Потеряв жилье, устроился он, как ему думалось, временно на Петроградской стороне, неподалеку от зоопарка и Петропавловской крепости, у собригадника своего Василия Мохова на квартире со своей Зинкой, послевоенной женой, тихой невидной веснушчатой женщиной.
Никого у Тимофея не осталось. Жену первую он и жалел и злился, вспоминая. «Из-за шмоток кончилась, дура, — говаривал Тимофей Мохову, смахивая с рук угольную крошку. — Побежала домой дерьмо спасать — тут ее и пригвоздило. Отрывши завалы, увидели ее люди лежавшей вперемешку с сумками, мешками да пакетами… Жалел ее, никого не надо было…»
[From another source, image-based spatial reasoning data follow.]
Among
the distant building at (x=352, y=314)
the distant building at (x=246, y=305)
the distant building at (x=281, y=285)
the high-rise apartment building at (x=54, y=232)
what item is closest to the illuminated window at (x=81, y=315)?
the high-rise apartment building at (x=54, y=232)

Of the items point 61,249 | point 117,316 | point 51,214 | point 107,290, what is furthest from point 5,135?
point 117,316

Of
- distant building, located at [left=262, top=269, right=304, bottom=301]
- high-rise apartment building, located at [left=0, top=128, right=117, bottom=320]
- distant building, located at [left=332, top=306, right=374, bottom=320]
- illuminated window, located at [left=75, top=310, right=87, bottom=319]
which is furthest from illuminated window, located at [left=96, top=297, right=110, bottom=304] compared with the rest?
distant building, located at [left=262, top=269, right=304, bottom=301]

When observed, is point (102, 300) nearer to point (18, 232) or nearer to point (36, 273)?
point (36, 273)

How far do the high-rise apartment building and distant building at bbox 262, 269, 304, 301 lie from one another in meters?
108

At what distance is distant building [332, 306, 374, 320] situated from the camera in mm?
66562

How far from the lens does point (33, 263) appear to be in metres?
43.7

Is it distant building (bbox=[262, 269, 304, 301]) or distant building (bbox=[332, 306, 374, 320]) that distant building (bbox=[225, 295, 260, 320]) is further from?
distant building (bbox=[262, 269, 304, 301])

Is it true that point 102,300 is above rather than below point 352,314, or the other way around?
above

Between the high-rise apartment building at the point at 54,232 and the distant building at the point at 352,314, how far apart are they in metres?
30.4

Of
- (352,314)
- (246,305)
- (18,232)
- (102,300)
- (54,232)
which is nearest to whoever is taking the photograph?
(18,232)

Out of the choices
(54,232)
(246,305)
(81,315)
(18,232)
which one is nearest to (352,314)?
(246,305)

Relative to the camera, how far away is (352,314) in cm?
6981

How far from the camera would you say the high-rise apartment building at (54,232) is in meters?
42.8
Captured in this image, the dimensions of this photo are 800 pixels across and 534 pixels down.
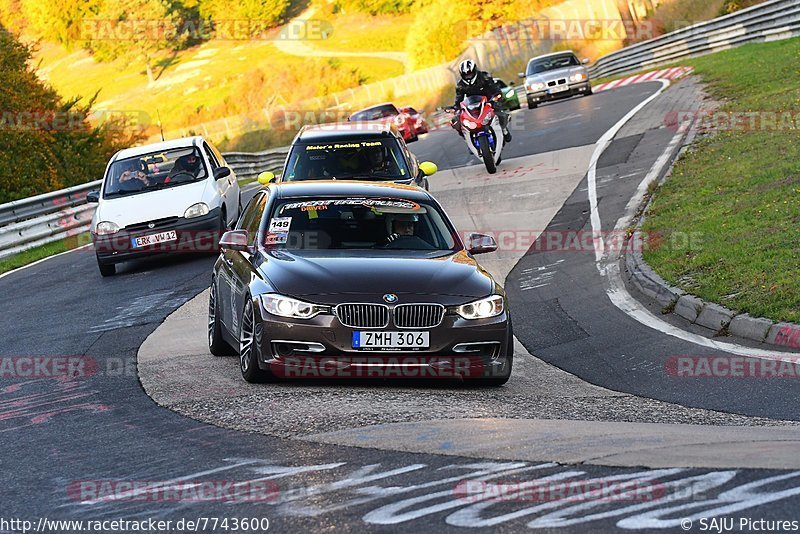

И теперь его все больше мысль донимала: для чего жить? Нет-нет и поднимет бровь, будто этот вопрос не может никак решить для себя. «Для чего?» — поднимается вопросительным знаком его обгорелая черная бровь, обнажая на миг застывшие, без блеска, серые глаза.
И она, Зинка, стоит и ждет его каждый день, с работы встречает. А там, в порту, тонны угля, выхваченные из трюмов почерневших в войне пароходов, сыплются в его дерюжный мешок, наламывают за день тело. Он ни у кого не спрашивает, сколько груд надо перекачать на себе. Они текут, не кончаясь, от звонка до звонка. Сам черный, сливается он с лоснящимся месивом, пересыпающимся из трюма в его мешок, и он тащит, несет его беспрестанно и монотонно: один, другой… сотый. Несет уголь на полуторки. Ловко, размеренно переступая по мосткам, Тимофей напряженно прокручивает в голове мысль: как жить? Кто он такой есть теперь — без сыновей, без любимой женщины, без стариков?